The machinery required includes a cleaner-cum-grader, dehuller and separator. Broken kernels obtained by the above process further put in an ASTM shaking screen set to get the uniform size for confectionery product development. The broken kernels sized between 1.168-1.651mm were used for preparation of three sunflower kernel-based confectionery products -- namely sunflower kernel caramel, sunflower-sesame kernel confection Chikki and sunflower kernel ready to eat sweetmeat snack food.

Sunflower kernel caramel snack, a sugar-based sweet containing sunflower kernels, was prepared using different sugar and kernel levels. The caramel prepared using sugar and sunflower kernels in the ratio of 70:30 respectively was appeared to be most acceptable product in sensory evaluation.
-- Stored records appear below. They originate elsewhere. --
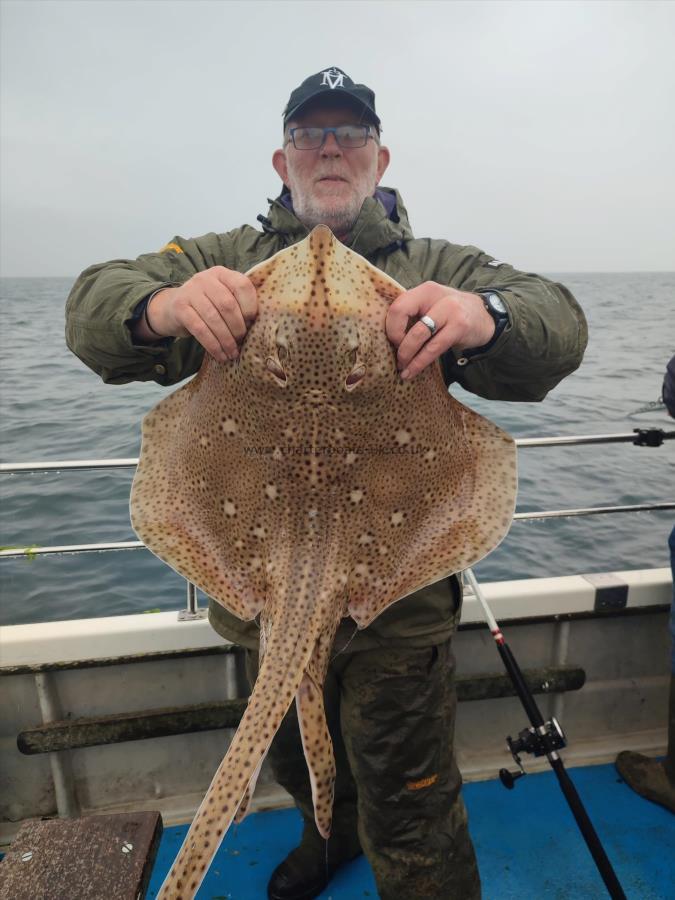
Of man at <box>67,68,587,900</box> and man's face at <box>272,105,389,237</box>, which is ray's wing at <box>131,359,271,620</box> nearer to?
man at <box>67,68,587,900</box>

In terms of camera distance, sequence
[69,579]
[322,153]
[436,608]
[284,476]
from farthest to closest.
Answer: [69,579], [322,153], [436,608], [284,476]

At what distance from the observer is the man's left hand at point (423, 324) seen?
169 centimetres

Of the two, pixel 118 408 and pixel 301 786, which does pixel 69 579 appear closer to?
pixel 301 786

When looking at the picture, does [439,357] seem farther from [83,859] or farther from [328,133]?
[83,859]

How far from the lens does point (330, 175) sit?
260 centimetres

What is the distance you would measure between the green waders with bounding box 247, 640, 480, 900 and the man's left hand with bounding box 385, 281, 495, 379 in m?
1.19

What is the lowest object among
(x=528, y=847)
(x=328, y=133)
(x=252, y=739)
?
(x=528, y=847)

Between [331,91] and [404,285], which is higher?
[331,91]

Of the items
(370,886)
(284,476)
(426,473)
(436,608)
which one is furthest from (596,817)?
(284,476)

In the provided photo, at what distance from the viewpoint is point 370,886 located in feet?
9.87

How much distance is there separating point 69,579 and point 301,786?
18.3 ft

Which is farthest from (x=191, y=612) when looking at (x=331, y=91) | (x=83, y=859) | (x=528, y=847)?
(x=331, y=91)

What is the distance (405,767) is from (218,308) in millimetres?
1818

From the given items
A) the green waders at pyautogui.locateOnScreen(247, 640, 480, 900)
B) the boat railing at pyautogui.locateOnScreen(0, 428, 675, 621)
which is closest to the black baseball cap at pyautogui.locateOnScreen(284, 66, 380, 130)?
the boat railing at pyautogui.locateOnScreen(0, 428, 675, 621)
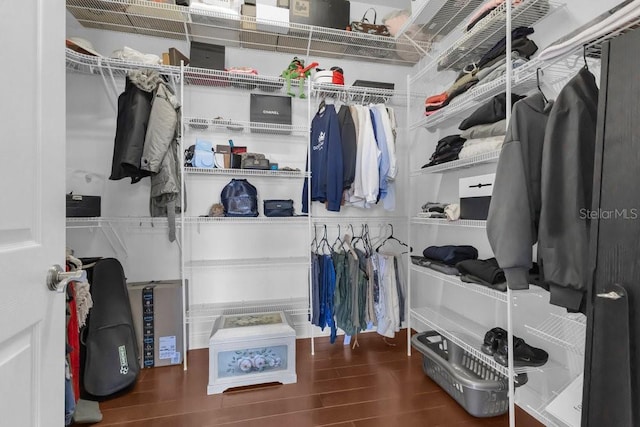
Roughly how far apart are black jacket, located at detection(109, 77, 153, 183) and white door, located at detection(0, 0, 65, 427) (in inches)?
49.9

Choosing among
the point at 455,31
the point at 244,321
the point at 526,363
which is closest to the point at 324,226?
the point at 244,321

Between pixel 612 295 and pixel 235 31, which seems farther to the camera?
pixel 235 31

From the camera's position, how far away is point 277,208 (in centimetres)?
234

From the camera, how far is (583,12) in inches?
55.9

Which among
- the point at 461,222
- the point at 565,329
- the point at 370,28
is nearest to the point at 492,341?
the point at 565,329

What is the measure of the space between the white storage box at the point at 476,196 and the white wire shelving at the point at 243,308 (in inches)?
58.1

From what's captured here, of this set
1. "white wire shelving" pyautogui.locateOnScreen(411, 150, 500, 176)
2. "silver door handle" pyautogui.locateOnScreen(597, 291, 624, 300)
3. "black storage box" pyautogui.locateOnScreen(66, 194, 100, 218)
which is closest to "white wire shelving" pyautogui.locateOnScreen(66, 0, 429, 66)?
"white wire shelving" pyautogui.locateOnScreen(411, 150, 500, 176)

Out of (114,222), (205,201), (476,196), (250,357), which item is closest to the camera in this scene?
(476,196)

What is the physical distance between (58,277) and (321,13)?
2.44 metres

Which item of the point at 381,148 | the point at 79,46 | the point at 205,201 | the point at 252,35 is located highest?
the point at 252,35

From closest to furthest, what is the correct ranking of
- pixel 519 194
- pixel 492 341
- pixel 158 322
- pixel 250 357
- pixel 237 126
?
pixel 519 194
pixel 492 341
pixel 250 357
pixel 158 322
pixel 237 126

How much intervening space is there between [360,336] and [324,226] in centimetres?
104

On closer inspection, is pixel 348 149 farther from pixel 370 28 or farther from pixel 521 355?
pixel 521 355

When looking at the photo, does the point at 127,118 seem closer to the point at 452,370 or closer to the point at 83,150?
the point at 83,150
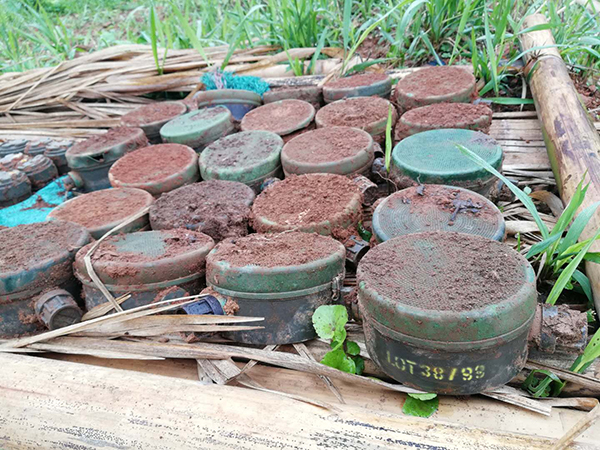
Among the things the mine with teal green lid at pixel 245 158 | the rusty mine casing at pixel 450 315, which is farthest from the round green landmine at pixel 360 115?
the rusty mine casing at pixel 450 315

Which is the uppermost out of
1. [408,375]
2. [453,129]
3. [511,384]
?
[453,129]

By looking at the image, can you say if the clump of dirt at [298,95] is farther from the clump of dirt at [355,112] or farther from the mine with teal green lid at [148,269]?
the mine with teal green lid at [148,269]

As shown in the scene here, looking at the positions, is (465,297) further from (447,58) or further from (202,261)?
(447,58)

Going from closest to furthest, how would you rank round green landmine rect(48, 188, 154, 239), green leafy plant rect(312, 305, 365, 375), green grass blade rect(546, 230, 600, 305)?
green grass blade rect(546, 230, 600, 305) < green leafy plant rect(312, 305, 365, 375) < round green landmine rect(48, 188, 154, 239)

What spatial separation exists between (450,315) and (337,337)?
508mm

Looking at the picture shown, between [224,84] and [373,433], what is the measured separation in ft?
10.8

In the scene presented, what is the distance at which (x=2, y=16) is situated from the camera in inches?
259

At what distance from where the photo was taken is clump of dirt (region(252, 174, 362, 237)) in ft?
7.68

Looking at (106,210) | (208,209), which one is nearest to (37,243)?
(106,210)

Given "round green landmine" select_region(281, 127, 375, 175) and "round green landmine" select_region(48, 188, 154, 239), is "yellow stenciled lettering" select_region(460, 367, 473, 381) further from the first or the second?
"round green landmine" select_region(48, 188, 154, 239)

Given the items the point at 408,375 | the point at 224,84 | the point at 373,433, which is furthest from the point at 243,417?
the point at 224,84

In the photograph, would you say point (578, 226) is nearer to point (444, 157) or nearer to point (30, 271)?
point (444, 157)

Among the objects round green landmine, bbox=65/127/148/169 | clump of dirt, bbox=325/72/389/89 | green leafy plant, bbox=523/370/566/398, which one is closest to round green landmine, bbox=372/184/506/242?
green leafy plant, bbox=523/370/566/398

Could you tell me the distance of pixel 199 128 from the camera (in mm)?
3459
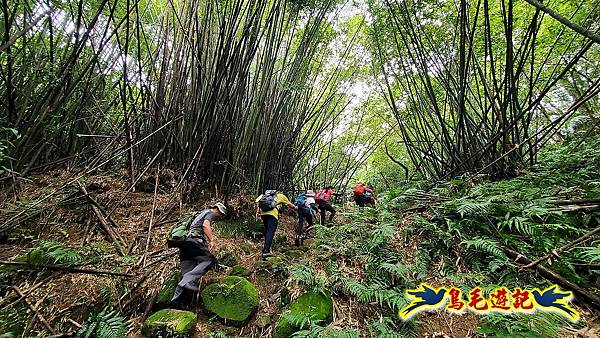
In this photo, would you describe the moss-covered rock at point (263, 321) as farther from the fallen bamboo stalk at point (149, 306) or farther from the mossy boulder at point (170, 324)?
the fallen bamboo stalk at point (149, 306)

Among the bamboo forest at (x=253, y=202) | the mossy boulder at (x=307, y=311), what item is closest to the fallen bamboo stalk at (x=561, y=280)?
the bamboo forest at (x=253, y=202)

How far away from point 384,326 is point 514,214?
4.07ft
Similarly, the sunflower-sesame kernel confection Chikki was improved; the traditional product was prepared utilizing jaggery, sunflower kernel and sesame kernel in different proportions. The revised product was prepared using jaggery, sunflower kernels and sesame kernels in the ratio of 50:35:15, respectively, was found most acceptable.

Likewise, a sunflower kernel ready-to-eat sweetmeat was prepared incorporating sugar, jaggery, sunflower kernels, liquid glucose and honey in the ratio of 32.8:26.2:30.0:4.0:7.0, respectively."